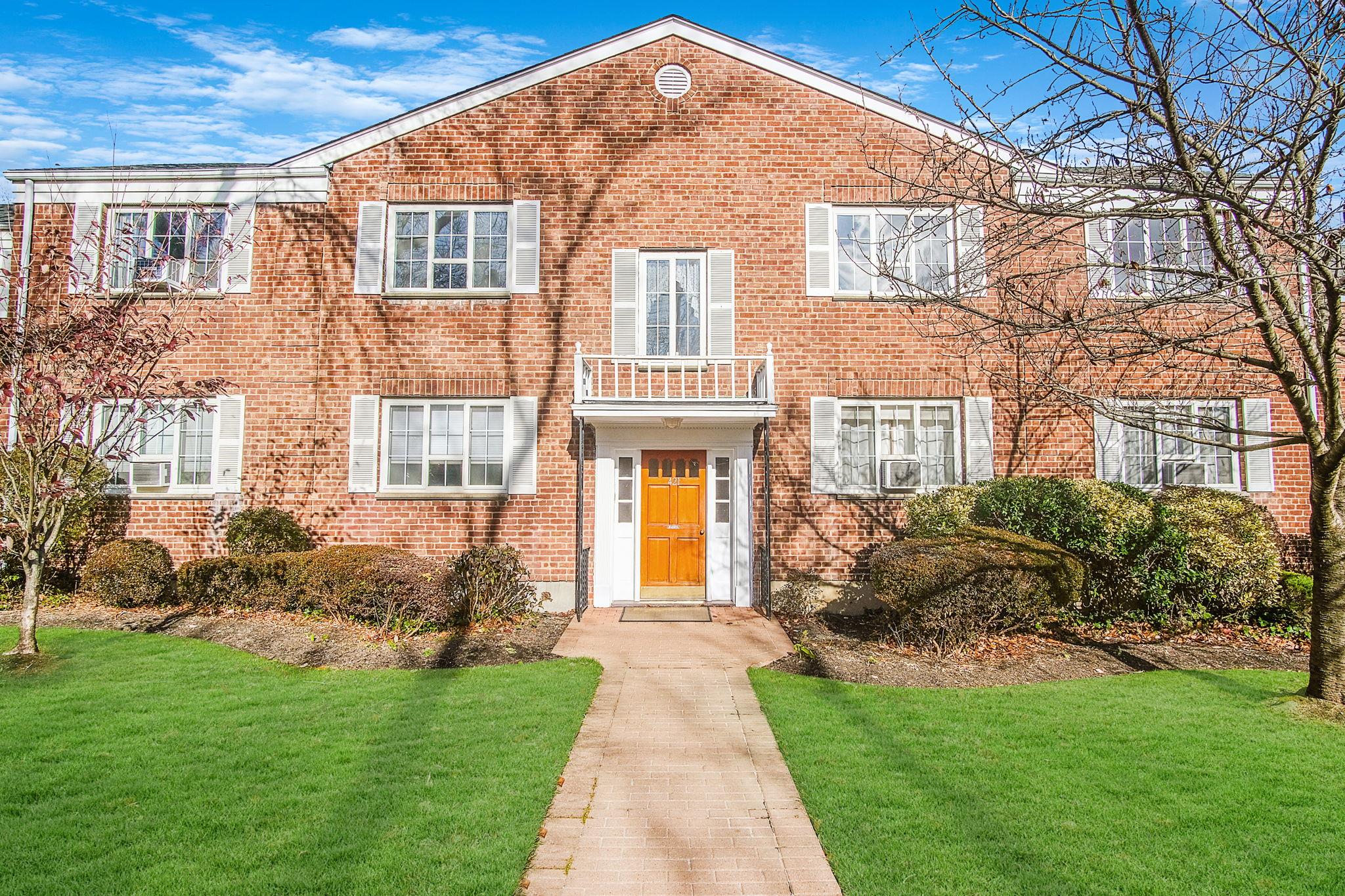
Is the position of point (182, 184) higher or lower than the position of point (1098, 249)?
higher

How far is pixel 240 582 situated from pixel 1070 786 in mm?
9638

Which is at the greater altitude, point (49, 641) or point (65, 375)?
point (65, 375)

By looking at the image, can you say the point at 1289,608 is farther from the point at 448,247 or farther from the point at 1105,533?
the point at 448,247

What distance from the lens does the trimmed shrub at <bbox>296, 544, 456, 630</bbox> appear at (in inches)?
351

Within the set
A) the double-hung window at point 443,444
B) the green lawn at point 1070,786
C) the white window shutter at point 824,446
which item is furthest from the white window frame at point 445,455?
the green lawn at point 1070,786

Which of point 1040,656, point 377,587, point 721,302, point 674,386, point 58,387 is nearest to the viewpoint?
point 58,387

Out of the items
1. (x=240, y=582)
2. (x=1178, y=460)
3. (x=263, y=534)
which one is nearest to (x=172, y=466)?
(x=263, y=534)

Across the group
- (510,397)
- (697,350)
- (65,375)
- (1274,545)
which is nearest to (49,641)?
(65,375)

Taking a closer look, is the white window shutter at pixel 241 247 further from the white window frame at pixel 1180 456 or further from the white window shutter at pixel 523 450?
the white window frame at pixel 1180 456

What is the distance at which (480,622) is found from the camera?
30.8ft

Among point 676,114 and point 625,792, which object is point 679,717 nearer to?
point 625,792

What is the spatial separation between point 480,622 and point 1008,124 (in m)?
7.56

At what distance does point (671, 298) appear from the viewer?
1113cm

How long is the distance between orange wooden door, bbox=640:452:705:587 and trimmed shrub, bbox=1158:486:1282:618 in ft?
19.1
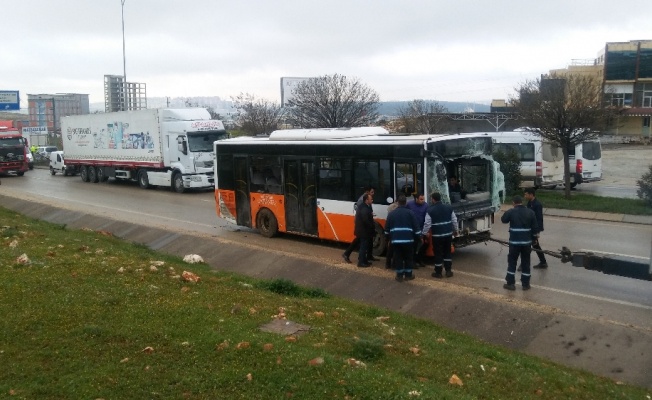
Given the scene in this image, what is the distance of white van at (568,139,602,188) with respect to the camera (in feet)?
91.1

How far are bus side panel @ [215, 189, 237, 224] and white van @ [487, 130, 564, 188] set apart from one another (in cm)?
1333

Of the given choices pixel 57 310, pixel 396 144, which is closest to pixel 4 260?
pixel 57 310

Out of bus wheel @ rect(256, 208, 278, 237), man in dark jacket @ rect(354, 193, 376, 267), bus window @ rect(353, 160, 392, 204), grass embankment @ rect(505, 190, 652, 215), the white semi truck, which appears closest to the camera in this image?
man in dark jacket @ rect(354, 193, 376, 267)

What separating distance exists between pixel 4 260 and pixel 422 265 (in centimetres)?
747

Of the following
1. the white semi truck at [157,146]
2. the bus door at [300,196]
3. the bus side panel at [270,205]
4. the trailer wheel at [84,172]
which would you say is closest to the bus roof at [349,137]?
the bus door at [300,196]

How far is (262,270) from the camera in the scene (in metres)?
13.6

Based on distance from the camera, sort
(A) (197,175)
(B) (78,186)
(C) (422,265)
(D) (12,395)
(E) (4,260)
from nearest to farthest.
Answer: (D) (12,395) → (E) (4,260) → (C) (422,265) → (A) (197,175) → (B) (78,186)

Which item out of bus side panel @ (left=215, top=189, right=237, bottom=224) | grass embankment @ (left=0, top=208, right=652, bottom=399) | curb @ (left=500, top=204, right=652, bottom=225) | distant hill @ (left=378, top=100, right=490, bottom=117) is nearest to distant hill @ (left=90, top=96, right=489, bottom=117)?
distant hill @ (left=378, top=100, right=490, bottom=117)

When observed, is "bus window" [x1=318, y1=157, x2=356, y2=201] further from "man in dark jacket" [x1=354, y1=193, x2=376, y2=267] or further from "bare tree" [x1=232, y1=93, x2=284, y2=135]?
"bare tree" [x1=232, y1=93, x2=284, y2=135]

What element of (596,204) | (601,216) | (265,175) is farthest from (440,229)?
(596,204)

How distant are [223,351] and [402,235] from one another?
566cm

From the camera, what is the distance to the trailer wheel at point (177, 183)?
99.2 ft

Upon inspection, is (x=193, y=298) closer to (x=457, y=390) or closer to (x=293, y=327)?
(x=293, y=327)

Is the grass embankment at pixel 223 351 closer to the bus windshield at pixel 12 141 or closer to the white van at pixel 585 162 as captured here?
the white van at pixel 585 162
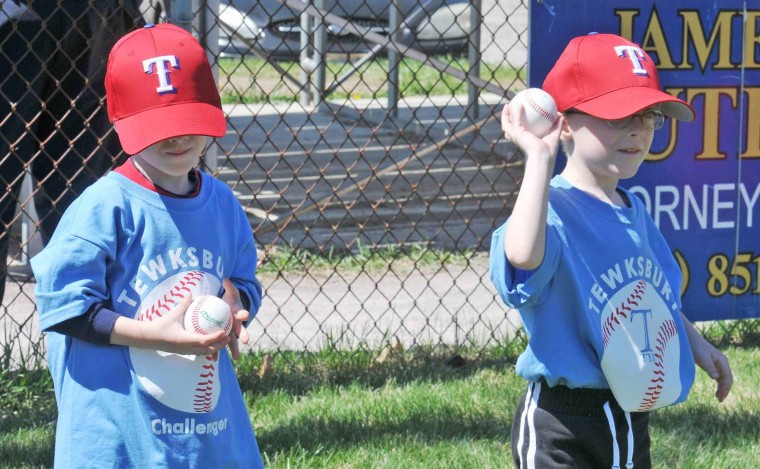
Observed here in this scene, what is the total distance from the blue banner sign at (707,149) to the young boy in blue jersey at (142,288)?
2.42 m

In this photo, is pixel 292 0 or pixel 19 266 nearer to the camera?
pixel 292 0

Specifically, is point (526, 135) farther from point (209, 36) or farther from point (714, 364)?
point (209, 36)

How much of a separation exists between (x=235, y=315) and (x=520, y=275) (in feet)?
2.05

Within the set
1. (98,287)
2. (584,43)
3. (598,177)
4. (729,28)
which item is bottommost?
(98,287)

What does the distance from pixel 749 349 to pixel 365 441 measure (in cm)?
200

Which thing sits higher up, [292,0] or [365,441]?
[292,0]

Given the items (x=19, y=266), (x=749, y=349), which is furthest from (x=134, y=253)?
(x=19, y=266)

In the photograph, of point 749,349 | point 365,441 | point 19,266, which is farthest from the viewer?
point 19,266

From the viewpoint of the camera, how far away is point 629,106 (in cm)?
258

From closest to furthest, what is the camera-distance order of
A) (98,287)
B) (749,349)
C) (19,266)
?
(98,287), (749,349), (19,266)

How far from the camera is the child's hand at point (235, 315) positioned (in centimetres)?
247

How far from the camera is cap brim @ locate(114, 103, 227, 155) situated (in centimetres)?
239

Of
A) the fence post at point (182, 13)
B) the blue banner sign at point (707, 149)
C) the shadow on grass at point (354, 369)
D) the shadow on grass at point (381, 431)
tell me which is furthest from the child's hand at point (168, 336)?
the blue banner sign at point (707, 149)

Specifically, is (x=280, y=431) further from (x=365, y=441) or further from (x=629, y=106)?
(x=629, y=106)
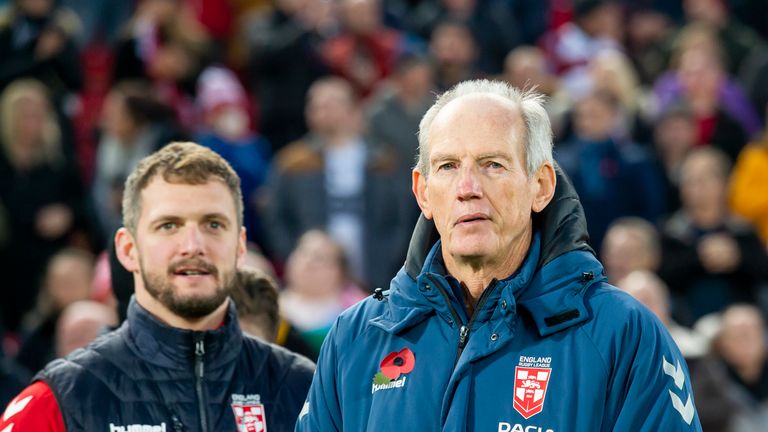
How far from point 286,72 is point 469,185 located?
31.4ft

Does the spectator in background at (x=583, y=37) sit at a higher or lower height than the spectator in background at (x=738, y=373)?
higher

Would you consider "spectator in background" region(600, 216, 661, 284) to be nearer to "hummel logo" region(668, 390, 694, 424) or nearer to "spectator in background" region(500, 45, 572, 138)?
"spectator in background" region(500, 45, 572, 138)

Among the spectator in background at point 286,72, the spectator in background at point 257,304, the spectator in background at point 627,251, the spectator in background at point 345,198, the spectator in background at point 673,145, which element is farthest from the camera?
the spectator in background at point 286,72

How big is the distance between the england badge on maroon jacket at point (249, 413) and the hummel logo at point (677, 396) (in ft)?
→ 4.87

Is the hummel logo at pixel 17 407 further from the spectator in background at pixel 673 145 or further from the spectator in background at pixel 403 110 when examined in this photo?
the spectator in background at pixel 673 145

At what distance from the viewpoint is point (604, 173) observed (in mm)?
11953

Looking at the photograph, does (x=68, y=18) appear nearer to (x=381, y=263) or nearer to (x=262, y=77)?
(x=262, y=77)

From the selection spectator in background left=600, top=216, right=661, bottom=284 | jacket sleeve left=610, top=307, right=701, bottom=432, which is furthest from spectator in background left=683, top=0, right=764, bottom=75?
jacket sleeve left=610, top=307, right=701, bottom=432

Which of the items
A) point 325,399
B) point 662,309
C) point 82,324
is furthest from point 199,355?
point 662,309

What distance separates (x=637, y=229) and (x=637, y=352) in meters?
6.85

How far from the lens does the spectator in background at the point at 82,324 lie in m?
8.85

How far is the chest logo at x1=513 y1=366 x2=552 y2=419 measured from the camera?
4.08 m

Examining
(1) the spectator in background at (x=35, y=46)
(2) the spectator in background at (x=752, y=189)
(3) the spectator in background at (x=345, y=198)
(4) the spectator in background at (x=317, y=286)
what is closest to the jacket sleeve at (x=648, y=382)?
(4) the spectator in background at (x=317, y=286)

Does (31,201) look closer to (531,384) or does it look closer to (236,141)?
(236,141)
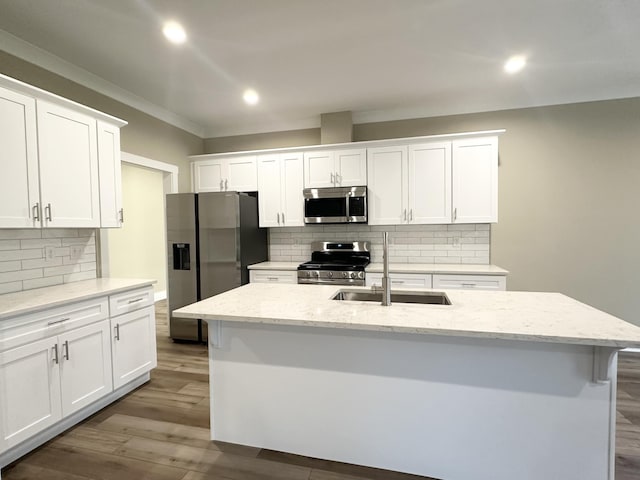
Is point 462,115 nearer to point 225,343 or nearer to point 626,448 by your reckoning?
point 626,448

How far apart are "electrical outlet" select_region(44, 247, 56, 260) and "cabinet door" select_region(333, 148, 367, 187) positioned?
281 cm

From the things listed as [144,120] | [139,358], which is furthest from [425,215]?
[144,120]

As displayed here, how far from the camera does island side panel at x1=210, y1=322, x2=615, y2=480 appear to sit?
145 cm

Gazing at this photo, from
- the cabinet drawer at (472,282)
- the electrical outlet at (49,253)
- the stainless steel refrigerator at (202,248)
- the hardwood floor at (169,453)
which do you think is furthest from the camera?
the stainless steel refrigerator at (202,248)

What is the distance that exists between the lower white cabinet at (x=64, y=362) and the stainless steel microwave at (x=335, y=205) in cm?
202

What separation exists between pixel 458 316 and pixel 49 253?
9.92 ft

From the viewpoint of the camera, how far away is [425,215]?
3.63 metres

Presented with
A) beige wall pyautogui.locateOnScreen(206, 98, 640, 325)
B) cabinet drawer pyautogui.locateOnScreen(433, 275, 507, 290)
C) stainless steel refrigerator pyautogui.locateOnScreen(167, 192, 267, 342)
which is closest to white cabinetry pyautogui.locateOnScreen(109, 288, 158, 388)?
stainless steel refrigerator pyautogui.locateOnScreen(167, 192, 267, 342)

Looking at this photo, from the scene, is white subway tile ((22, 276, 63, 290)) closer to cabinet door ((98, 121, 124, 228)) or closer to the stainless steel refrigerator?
cabinet door ((98, 121, 124, 228))

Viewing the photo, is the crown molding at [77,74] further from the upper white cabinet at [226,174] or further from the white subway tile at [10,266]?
the white subway tile at [10,266]

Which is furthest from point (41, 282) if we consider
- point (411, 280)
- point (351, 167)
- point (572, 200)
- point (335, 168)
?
point (572, 200)

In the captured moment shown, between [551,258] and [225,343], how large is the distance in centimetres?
363

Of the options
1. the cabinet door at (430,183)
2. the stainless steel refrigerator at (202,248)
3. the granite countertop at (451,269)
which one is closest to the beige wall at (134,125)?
the stainless steel refrigerator at (202,248)

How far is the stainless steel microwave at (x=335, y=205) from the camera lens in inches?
146
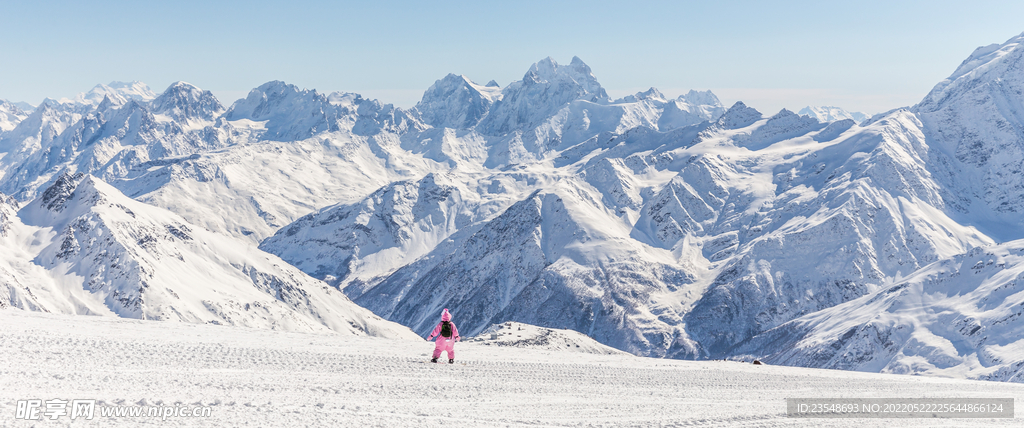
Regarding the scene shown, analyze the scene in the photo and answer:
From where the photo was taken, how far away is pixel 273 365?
32.2 meters

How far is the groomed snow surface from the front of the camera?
24.7m

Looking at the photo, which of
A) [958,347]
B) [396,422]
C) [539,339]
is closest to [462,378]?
[396,422]

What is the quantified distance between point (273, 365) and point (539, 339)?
112 m

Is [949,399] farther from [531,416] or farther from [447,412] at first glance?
[447,412]

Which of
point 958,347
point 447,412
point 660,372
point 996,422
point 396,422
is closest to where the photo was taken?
point 396,422

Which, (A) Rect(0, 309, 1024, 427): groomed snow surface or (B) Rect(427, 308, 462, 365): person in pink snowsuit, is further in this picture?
(B) Rect(427, 308, 462, 365): person in pink snowsuit

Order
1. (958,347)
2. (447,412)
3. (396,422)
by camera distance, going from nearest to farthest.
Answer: (396,422), (447,412), (958,347)

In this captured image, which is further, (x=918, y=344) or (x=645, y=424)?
(x=918, y=344)

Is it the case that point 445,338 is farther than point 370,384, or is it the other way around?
point 445,338

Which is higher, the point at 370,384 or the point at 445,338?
the point at 370,384

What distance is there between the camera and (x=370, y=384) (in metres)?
29.4

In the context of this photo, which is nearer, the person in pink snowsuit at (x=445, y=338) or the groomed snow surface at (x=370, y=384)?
the groomed snow surface at (x=370, y=384)

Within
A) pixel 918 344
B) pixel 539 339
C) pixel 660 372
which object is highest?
pixel 660 372

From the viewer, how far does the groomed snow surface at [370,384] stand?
2469cm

# WRITTEN INSTRUCTION
Nothing outside the span should appear: transcribe the lines from the one containing "In this captured" through the last line of the records.

# ANSWER FOR THIS EXERCISE
In this captured image, which is further, (x=918, y=344) or (x=645, y=424)?
(x=918, y=344)

Is it the case that point 445,338 is farther than point 370,384, or is it the other way around?
point 445,338

Which is higher, the point at 370,384 or the point at 445,338?
the point at 370,384

What distance is there between the camera and (x=370, y=384) (in metres)?
29.4

In the context of this photo, which is nearer, the person in pink snowsuit at (x=445, y=338) or the groomed snow surface at (x=370, y=384)?
the groomed snow surface at (x=370, y=384)

Within
A) pixel 918 344
B) pixel 539 339
C) pixel 660 372
which object is highest?
pixel 660 372

From the viewer, how far does the groomed snow surface at [370,384] stand?
2469cm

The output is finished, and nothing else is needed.